Alternative embodiments of gas purging plugs for the said field of application are therefore designed as so-called slot-type purge plugs, i.e., the directed pores have a slot shape rather than an annular shape like the small pipes. The surface tension of the metal melt is usually so high that infiltrations into the slot-like channels are ruled out practically completely. This is also true when the gas feed is switched off.

However, it was found that as erosion increases, these gas purging plugs sometimes lead to discharge cross sections that are not only relatively large, but also undefined. This causes a certain flow along the edges. Another problem is that the purging gas is no longer able to penetrate deep enough horizontally into the metal melt because of the enlarged cross-section area. It was frequently observed in experiments that the purging gas rises mainly along the wall, and thus it cannot completely fulfill its actual purpose any longer. In other words, the purging gas now enters the steel column in larger bubbles and under a lower pressure and flows upward along the inner wall of the blowpipe rather than in the center of the metal melt.

The basic task of the present invention is consequently to provide a gas purging means which ensures uniform gas feed into the metal melt with wall-side installation, feeding gas deep into the metal melt, so that a homogeneous gas distribution is achieved in the metal melt.

To accomplish this task, the present invention is initially based upon the consideration that this goal can be accomplished by arranging a plurality of gas purging plugs at spaced locations from one another, via which the treating gas can be introduced into the metal melt to different depths. A gas purging insert may be designed, e.g., such that the gas guided into the metal melt flows upward along the wall immediately after leaving the gas purging insert, while another gas purging insert is designed such that the gas is guided deep into the metal melt. Additional gas purging inserts may supply the area between the above-mentioned two gas purging inserts with gas.

In its most general embodiment, the present invention consequently pertains to a gas purging means for wall-side installation in a metallurgical melting vessel, such as a vacuum vessel for carrying out an RH, DH or RH-OB degassing processing, which is designed as follows:

The gas purging means consists of a basic body made of a refractory ceramic material.

At least two gas purging inserts, which possess at least one of the following features, are arranged in this basic body at spaced locations one above another:

The gas purging inserts either have the same structural design, but a different cross-sectional area at the gas outlet-side end. The gas is consequently discharged at a lower flow velocity from the gas purging plug with larger cross-sectional area than from a gas purging insert with a smaller cross-sectional area. The treating gas correspondingly enters the metal melt at varying depths.

◆ What is being asked: Retype the passage on gas purging plugs word for word from "The gas purging means" to "at varying depths.". The listing after the passage on gas purging plugs is separate material and has no connection to it.

◆ Provided information:
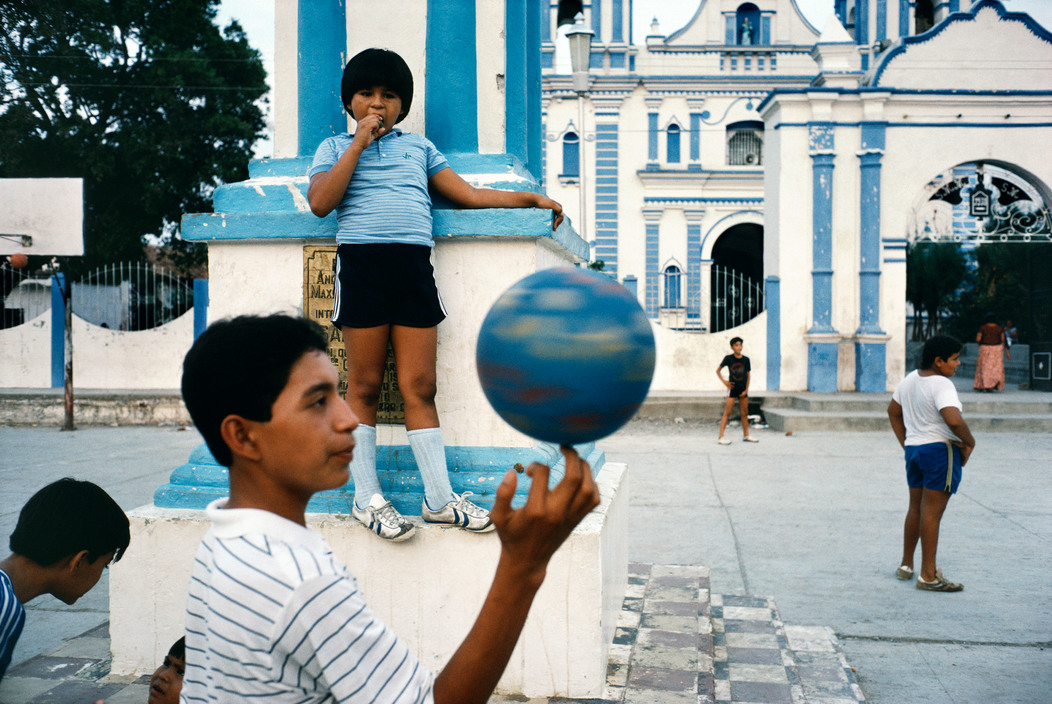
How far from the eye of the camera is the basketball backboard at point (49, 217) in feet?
28.7

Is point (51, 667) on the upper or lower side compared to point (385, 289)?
lower

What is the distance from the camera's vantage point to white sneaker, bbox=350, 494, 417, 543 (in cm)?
275

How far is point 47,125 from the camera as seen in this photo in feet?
60.6

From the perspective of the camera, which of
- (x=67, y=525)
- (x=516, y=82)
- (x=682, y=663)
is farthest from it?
(x=516, y=82)

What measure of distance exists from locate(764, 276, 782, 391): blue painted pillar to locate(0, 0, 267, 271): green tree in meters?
12.8

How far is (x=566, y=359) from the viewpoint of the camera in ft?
4.31

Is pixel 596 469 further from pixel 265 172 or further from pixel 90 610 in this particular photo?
pixel 90 610

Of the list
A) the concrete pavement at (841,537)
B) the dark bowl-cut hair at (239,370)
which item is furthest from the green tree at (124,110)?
the dark bowl-cut hair at (239,370)

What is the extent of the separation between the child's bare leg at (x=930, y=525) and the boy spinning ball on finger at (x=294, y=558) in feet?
13.6

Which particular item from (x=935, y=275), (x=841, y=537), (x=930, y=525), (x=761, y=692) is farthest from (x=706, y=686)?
(x=935, y=275)

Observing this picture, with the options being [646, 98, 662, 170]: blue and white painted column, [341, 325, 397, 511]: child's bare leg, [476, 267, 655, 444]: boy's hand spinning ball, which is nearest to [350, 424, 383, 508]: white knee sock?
[341, 325, 397, 511]: child's bare leg

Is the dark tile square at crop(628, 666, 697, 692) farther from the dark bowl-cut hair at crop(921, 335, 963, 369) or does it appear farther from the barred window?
the barred window

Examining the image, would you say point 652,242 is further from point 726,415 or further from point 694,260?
point 726,415

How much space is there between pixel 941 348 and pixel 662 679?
10.1 feet
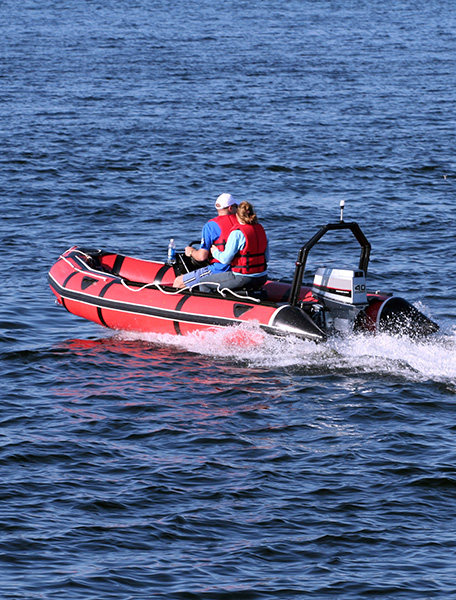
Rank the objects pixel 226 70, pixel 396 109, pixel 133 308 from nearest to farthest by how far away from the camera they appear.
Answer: pixel 133 308
pixel 396 109
pixel 226 70

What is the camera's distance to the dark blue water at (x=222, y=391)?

◆ Solution below:
The gas purging means consists of a basic body made of a refractory ceramic material.

At least two gas purging inserts, which possess at least one of the following features, are arranged in this basic body at spaced locations one above another:

The gas purging inserts either have the same structural design, but a different cross-sectional area at the gas outlet-side end. The gas is consequently discharged at a lower flow velocity from the gas purging plug with larger cross-sectional area than from a gas purging insert with a smaller cross-sectional area. The treating gas correspondingly enters the metal melt at varying depths.